Copyright Notice

This text is copyright by CMP Media, LLC, and is used with their permission. Further distribution or use is not permitted.

This text has appeared in an edited form in SysAdmin/PerformanceComputing/UnixReview magazine. However, the version you are reading here is as the author originally submitted the article for publication, not after their editors applied their creativity.

Please read all the information in the table of contents before using this article.

Unix Review Column 5 (November 1995)

Like most algorithmic languages, Perl provides a mechanism to place portions of the code into a ``subroutine''. Subroutines can be used to provide easy re-use of algorithms, especially when someone else has written the code. Subroutines can also make it easier to follow the logic of a program, because the details of a subroutine are hidden away from its use. In this column, I'm going to talk about the basics of subroutine invocation and linkage, from parameters to recursion.
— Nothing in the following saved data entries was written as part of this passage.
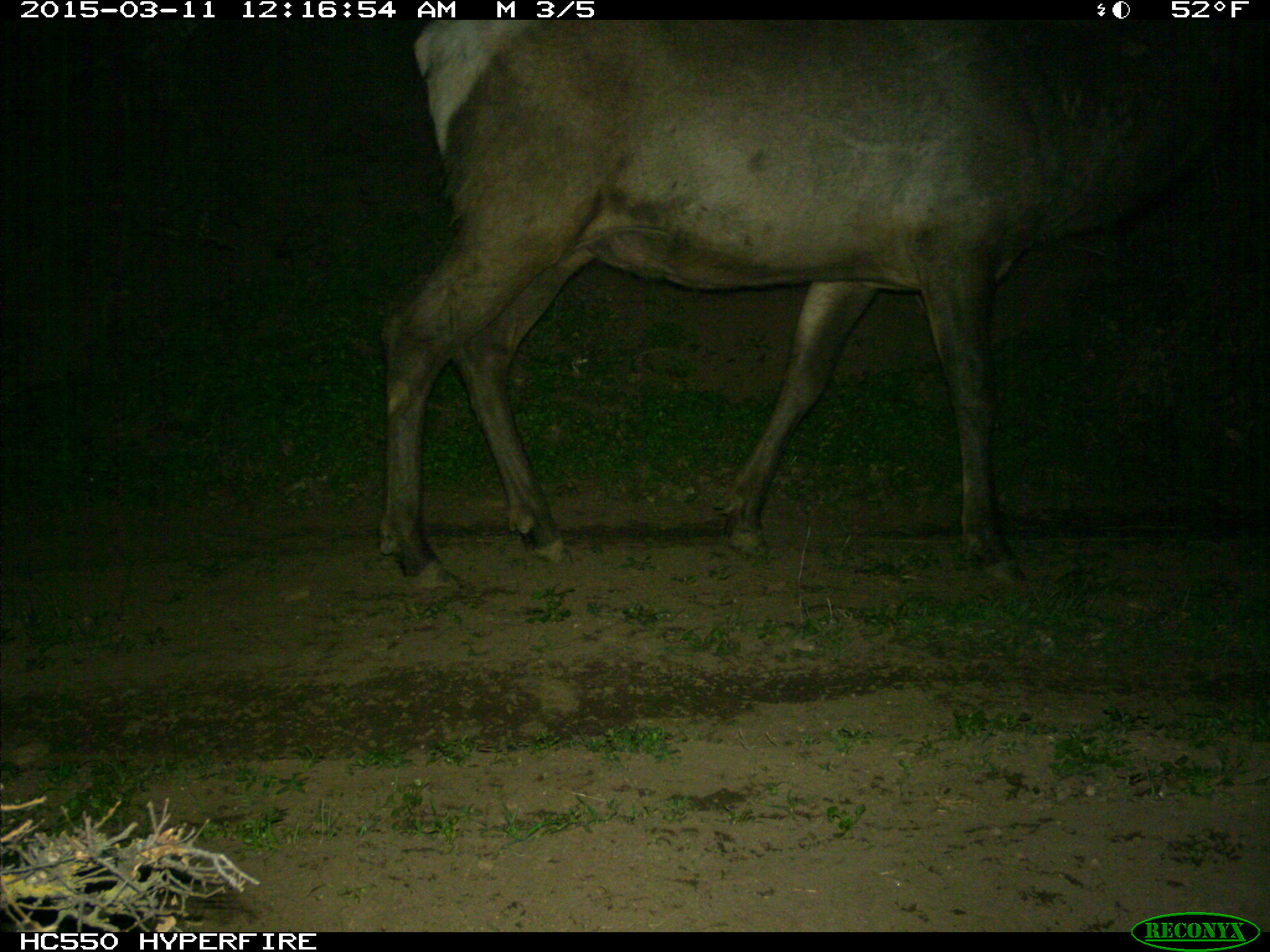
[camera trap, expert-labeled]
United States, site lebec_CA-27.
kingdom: Animalia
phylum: Chordata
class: Mammalia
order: Artiodactyla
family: Cervidae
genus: Cervus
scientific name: Cervus canadensis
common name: elk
Cervus canadensis (elk).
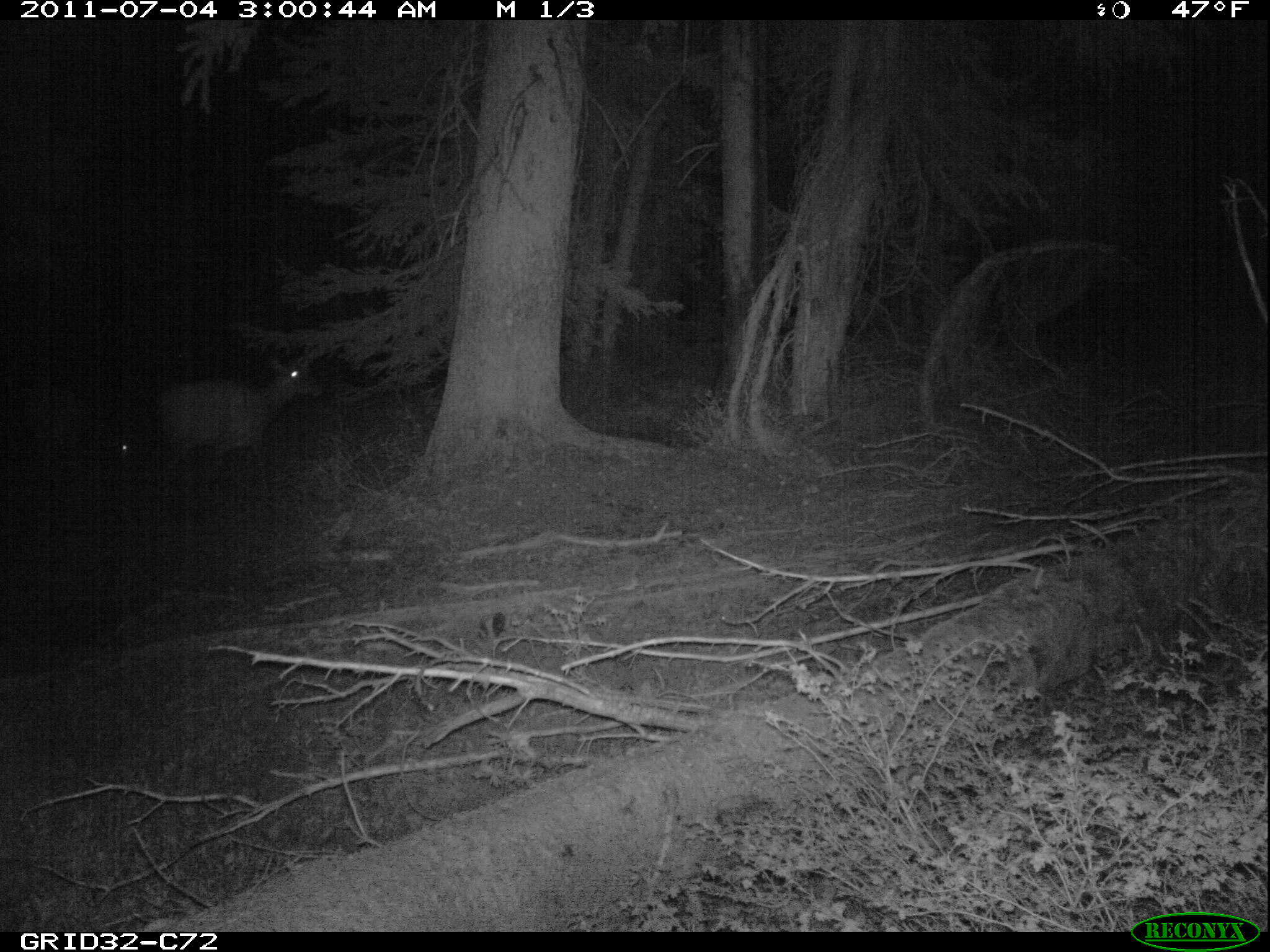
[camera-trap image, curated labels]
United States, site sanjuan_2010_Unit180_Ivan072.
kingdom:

Let's take a simple problem. You have a bunch of numbers in @data, and you want to know the sum total of those numbers. You could write code that looks like this:

        ... code ...
        $sum = 0;
        foreach (@data) {
                $sum += $_;
        }
        # now use $sum

This initializes the value $sum to zero, and then adds each element of @data into the current value of $sum. We can wrap this up into a subroutine like so:

        sub sum_data {
                $sum = 0;
                foreach (@data) {
                        $sum += $_;
                }
        }

and when we want to set $sum equal to the current value of @data, simply invoke the subroutine:

        &sum_data();

This works. I can type the code to add @data into $sum once, somewhere in the program (often towards the end), and then re-use the code repeatedly by invoking the subroutine from different places in the main part of the code.

The result is left in the variable $sum. However, every subroutine invocation also returns a value, because technically the invocation is always within some expression. (In this case, the expression's value is thrown away.) This ``return value'' of a subroutine is whatever expression is evaluated last within the subroutine. As it turns out, the last thing evaluated in this subroutine is always the $sum += $_ line, which will result in the return value being the same as $sum!
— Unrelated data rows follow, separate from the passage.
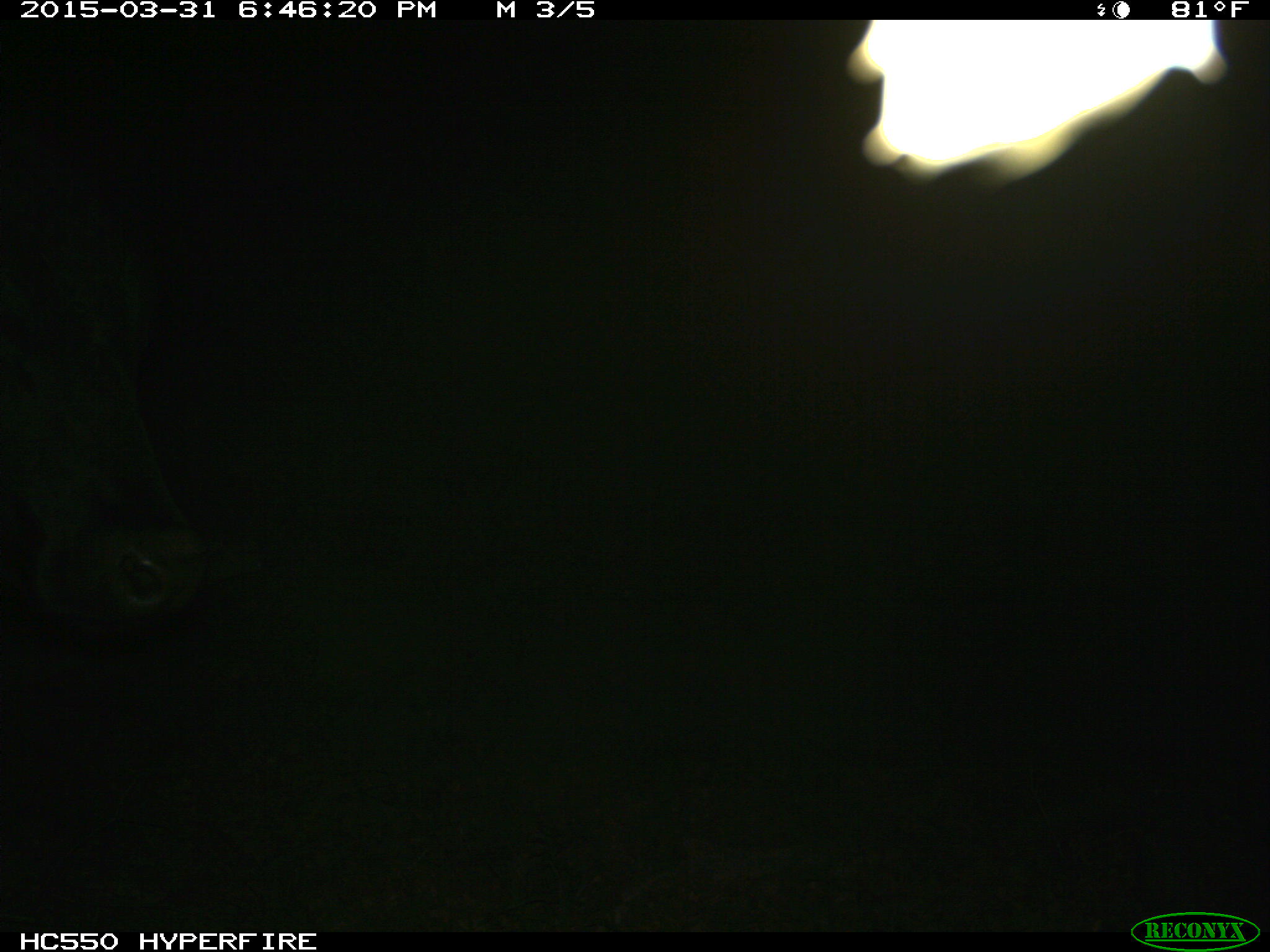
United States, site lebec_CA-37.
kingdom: Animalia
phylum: Chordata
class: Mammalia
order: Artiodactyla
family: Bovidae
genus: Bos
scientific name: Bos taurus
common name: domestic cow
Bos taurus (domestic cow).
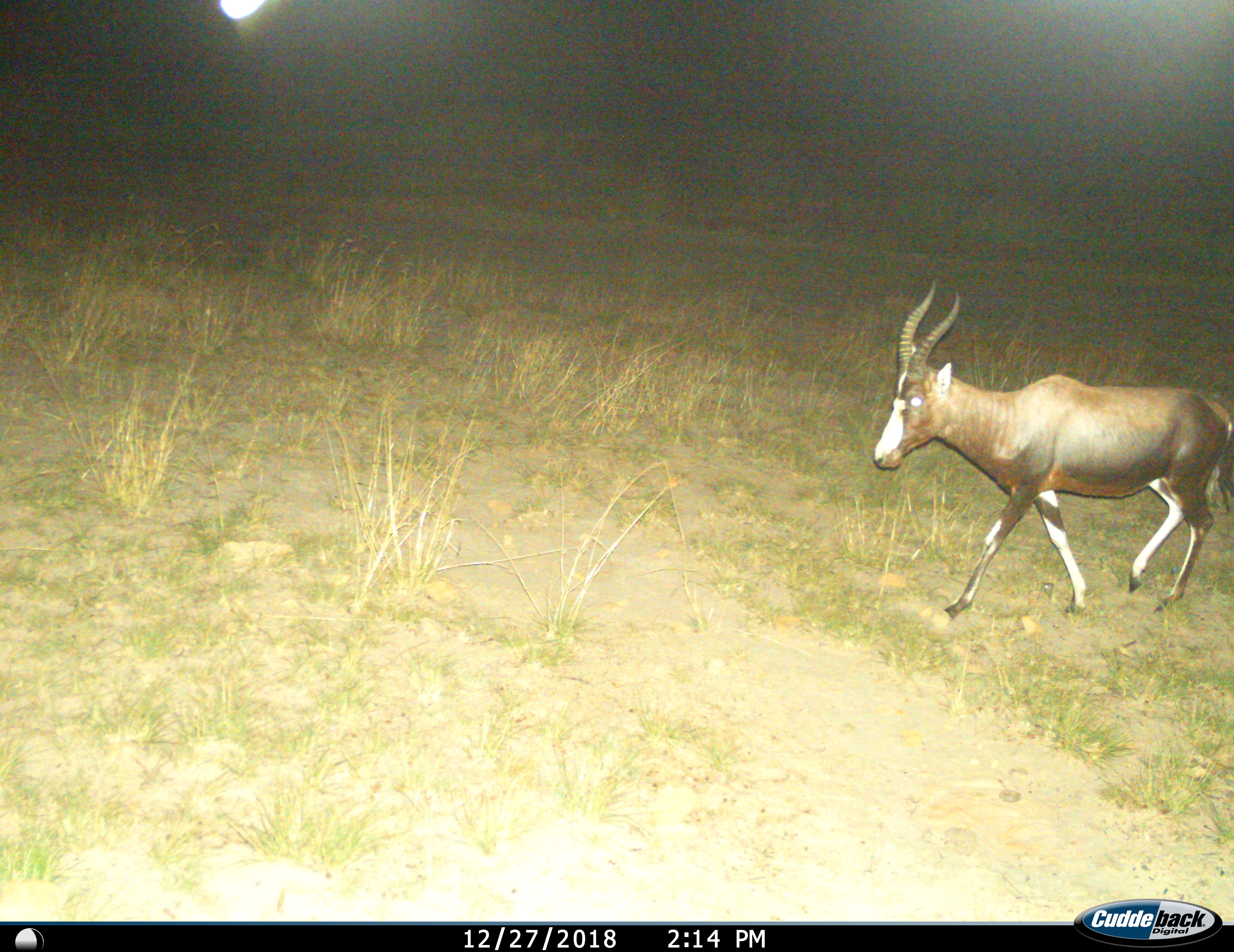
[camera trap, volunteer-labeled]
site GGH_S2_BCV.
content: unidentified animal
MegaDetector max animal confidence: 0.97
So, we can write the subroutine invocation like this:

        $total = &sum_data();

and $total will also be the same value as $sum. Or even:

        $two_total = &sum_data() + &sum_data();

which evaluates the sum twice, ending up in $two_total. This is wasteful, of course, and would probably be reduced to:

        $two_total = 2 * &sum_data();

in a real program.

If you can't tell that $sum is the return value of &sum_data(), you can also put $sum explictly as the last expression evaluated, like so:

        sub sum_data {
                $sum = 0;
                foreach (@data) {
                        $sum += $_;
                }
                $sum; # return value
        }

Note that $sum as an expression on its own is enough to make it the last expression evaluated within the subroutine, and therefore the return value of the subroutine.

This subroutine is interesting, but it is limited to computing the sum of values in the @data array. What if we had @data_one and @data_two? We'd have to write a different version of &sum_data() for each array. Well, no, that's not necessary. Just as a subroutine can return back a value, it can also take a list of values as arguments or parameters:

        $total = &sum_this(@data);

In this case, the values of @data are collected up into a new array called @_ within the subroutine, like so:

        sub sum_this {
                $sum = 0;
                foreach (@_) {
                        $sum += $_;
                }
                $sum;
        }

Note that all I've done is change @data to @_, which holds the values of the passed-in parameters. The values passed to the subroutine are constructed from any list. For example, I can also say:

        $more_total = &sum_this(5,@data);

which will prepend 5 to @data, yielding an array in @_ that is one element larger than @data.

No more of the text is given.